Even if we fix the LB flapping, it's probably not good to have them out of sync like this. I've thought for a long time that asset promotion by releasers should also have some step that causes a sync to the secondary server.

Maybe the easiest and most sensible thing (regardless of LB issues) to do here would be cause a sync to the secondary server before we request CF purge their cache. Here would be the place to do that: https://github.com/nodejs/build/blob/main/ansible/www-standalone/resources/scripts/cdn-purge.sh.j2 - this script runs privileged, so prior to the curl it could call out to the rsync that gets the backend in sync. I just don't recall whether the rsync is a push from the primary or a pull from the secondary, it might not be as simple as calling another script.

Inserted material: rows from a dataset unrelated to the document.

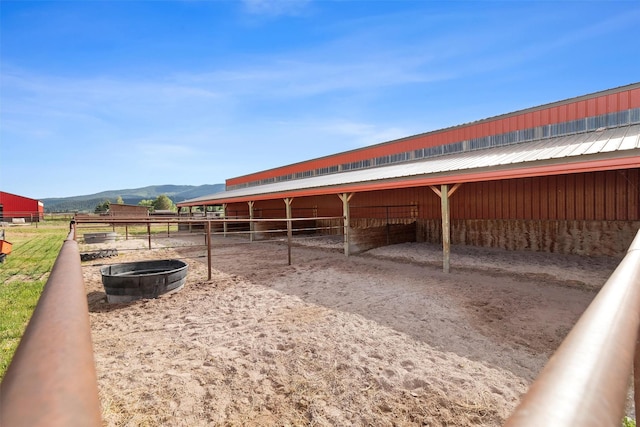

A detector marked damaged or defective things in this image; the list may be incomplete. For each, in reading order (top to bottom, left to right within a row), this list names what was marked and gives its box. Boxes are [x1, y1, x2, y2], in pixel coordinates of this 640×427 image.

rusty pipe rail [0, 226, 101, 426]
rusty pipe rail [504, 231, 640, 427]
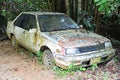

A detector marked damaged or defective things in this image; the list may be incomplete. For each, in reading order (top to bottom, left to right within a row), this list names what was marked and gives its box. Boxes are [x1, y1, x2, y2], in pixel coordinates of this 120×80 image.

abandoned car [6, 11, 115, 69]
rusty car [6, 11, 115, 69]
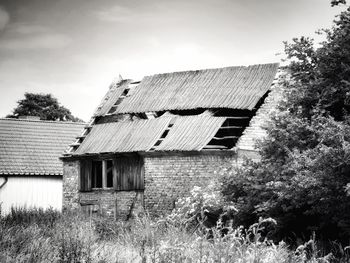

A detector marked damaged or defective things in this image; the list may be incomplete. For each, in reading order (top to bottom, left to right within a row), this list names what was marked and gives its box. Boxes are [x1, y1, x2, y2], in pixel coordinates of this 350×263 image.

rusted metal sheet [113, 64, 278, 114]
damaged roof panel [113, 64, 278, 114]
rusted metal sheet [0, 118, 85, 176]
damaged roof panel [73, 117, 172, 155]
rusted metal sheet [74, 117, 172, 155]
rusted metal sheet [157, 116, 227, 152]
damaged roof panel [157, 116, 227, 152]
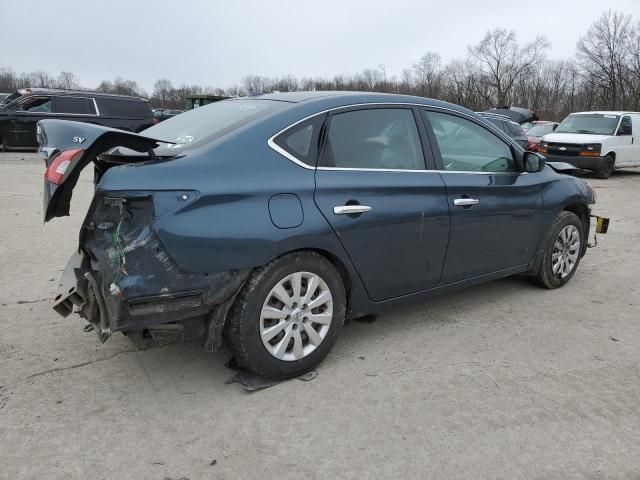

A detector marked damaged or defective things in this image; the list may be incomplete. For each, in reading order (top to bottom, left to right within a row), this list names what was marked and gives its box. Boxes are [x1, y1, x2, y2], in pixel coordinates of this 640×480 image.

detached trunk lid [39, 122, 170, 223]
damaged blue sedan [41, 91, 600, 378]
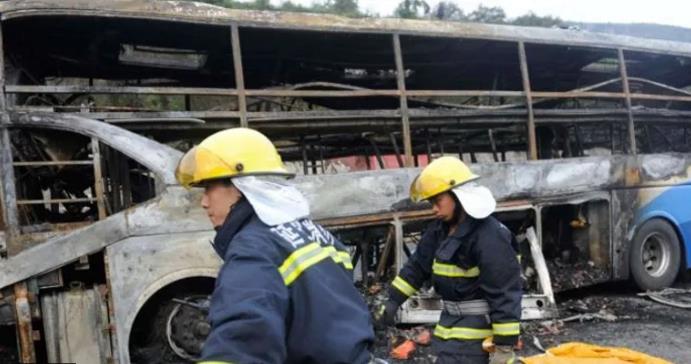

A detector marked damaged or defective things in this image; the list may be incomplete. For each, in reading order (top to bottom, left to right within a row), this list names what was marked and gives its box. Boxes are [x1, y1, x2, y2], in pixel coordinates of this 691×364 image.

rusted metal [231, 24, 247, 128]
burned bus roof [4, 0, 691, 57]
rusted metal [392, 32, 414, 166]
rusted metal [516, 41, 536, 159]
rusted metal [620, 48, 636, 154]
rusted metal [14, 282, 36, 364]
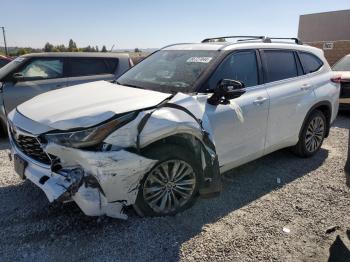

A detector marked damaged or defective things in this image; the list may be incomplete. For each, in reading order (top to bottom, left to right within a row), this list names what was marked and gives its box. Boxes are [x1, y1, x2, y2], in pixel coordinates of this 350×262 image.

broken headlight [44, 112, 137, 148]
bent hood [17, 80, 172, 130]
damaged white suv [7, 35, 340, 218]
crushed front bumper [8, 137, 157, 219]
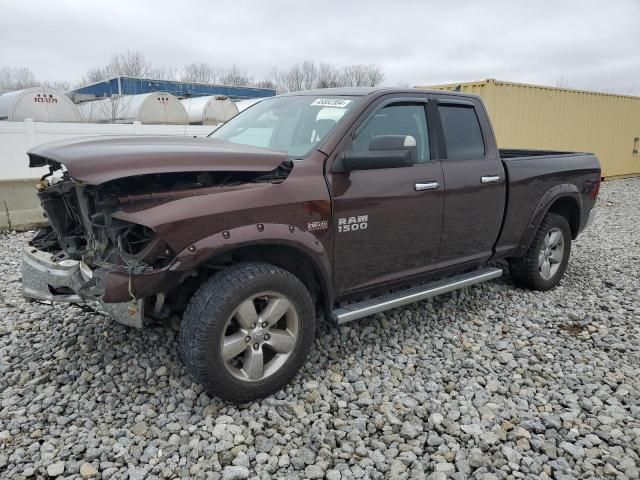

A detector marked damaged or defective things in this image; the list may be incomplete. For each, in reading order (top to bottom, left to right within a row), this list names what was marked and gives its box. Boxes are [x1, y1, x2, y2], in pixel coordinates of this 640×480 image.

crumpled hood [27, 138, 288, 187]
damaged front end [22, 152, 296, 328]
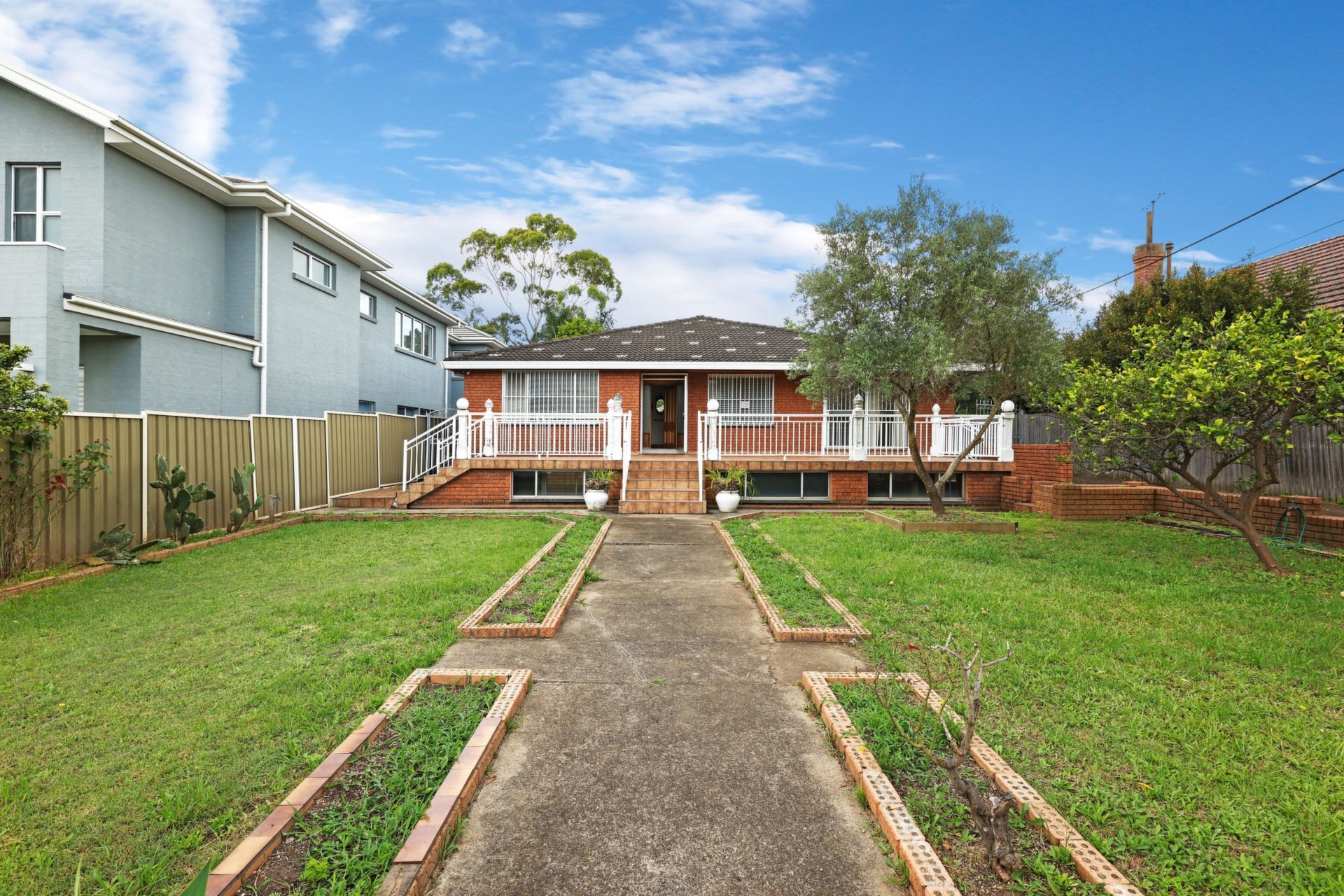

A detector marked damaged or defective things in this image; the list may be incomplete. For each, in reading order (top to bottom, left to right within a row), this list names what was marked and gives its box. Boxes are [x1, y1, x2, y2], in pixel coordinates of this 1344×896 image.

cracked concrete [427, 515, 892, 892]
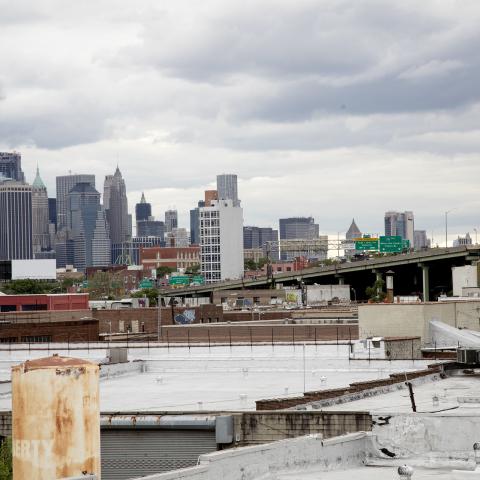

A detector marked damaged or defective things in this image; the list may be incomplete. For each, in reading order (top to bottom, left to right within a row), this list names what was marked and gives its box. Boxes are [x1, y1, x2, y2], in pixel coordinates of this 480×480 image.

rusty water tank [11, 354, 101, 478]
rusted metal surface [12, 354, 101, 478]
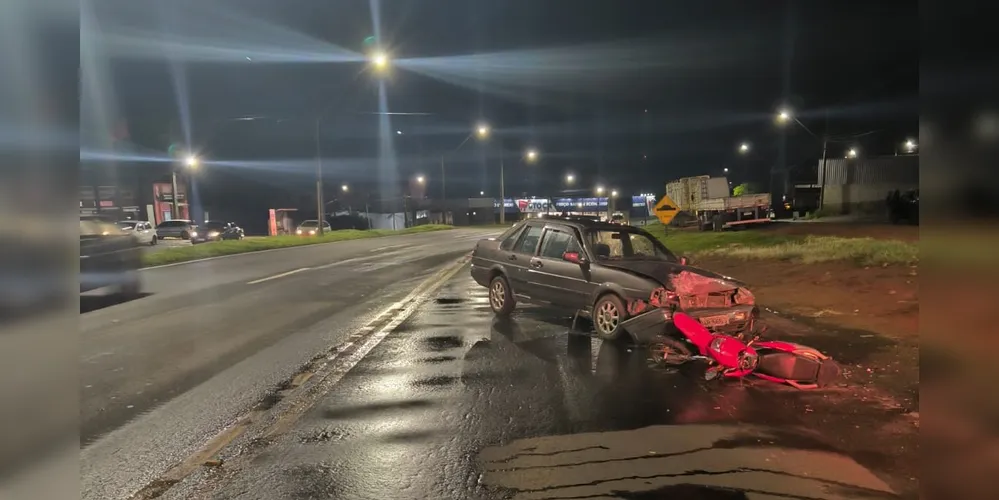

targos commented 1 year ago

https://github.com/nodejs/build/pull/3226 added Cache-Control: no-cache to 404 responses. Without it CF was keeping the response in cache for 3 minutes: https://developers.cloudflare.com/cache/how-to/configure-cache-status-code/#edge-ttl

richardlau commented 1 year ago

I found an issue where one of the index.html files no longer exists after the switch to Next.js, which meant that our check-build-site.sh script always triggered a website rebuild every five minutes, which cannot be helping. https://github.com/nodejs/build/pull/3230

github-actions[bot] commented 6 months ago

This issue is stale because it has been open many days with no activity. It will be closed soon unless the stale label is removed or a comment is made.

domdomegg commented 6 months ago

Commenting to avoid stale closure. I think we've mitigated this somewhat, but this is still an issue.